Charlie et son compagnon, Roy Ogden, marchaient dans la rue quand trois adolescents (Shawn I. Mabry, 16 ans ; James Francis Bain, 15 ans ; et Daniel Ness, 17 ans) qui passaient en voiture sont descendus de leur véhicule pour pourchasser, insulter et agresser Charlie : après l'avoir rattrapé et rué de coups, ils l'ont jeté dans le canal de la rivière Kenduskeag qui traverse le centre-ville de Bangor. Le corps de Charlie noyé est retrouvé plusieurs heures plus tard par les secouristes.
Cet évènement a galvanisé la population de Bangor d'une manière similaire au meurtre de Matthew Shepard, mais sans pour autant atteindre le même niveau de notoriété national.
L'Alliance politique gay et lesbienne du Maine (qui deviendra plus tard EqualityMaine) a en partie vu le jour à cause de la mort de Charlie Howard[1].
Le conseil municipal de Bangor et des membres de la communauté lesbienne, gay, bisexuelle et transgenre ont érigé un monument le long de la rivière Kenduskeag en hommage à la mémoire de Charlie Howard, victime d'un crime motivé par la haine.

=== Données sources ===
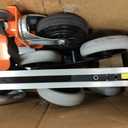 Aluminum 4 in 1 Convertible Hand Truck Dolly Cart with Wheels, 1000Lbs Capacity, Heavy Duty Stair Climbing Hand Trucks with Bungee Cord&Strap for Flat Ground & Stairs, Logistics, Home, Office, Orange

=== Consigne ===
Répondez s'il vous plaît à ces questions sur l'extrait consacré à la mort de Charlie Howard, en reprenant les lettres :
(a) Dans quel canal les trois adolescents ont-ils jeté Charlie ?
(b) Quel nom l'Alliance politique gay et lesbienne du Maine a-t-elle pris par la suite ?
(c) Qui a érigé le monument en hommage à Charlie Howard ?
Les données n'interviennent pas dans cet exercice.

=== Réponse ===
(a) Le canal de la rivière Kenduskeag, qui traverse le centre-ville de Bangor.
(b) EqualityMaine.
(c) Le conseil municipal de Bangor et des membres de la communauté lesbienne, gay, bisexuelle et transgenre.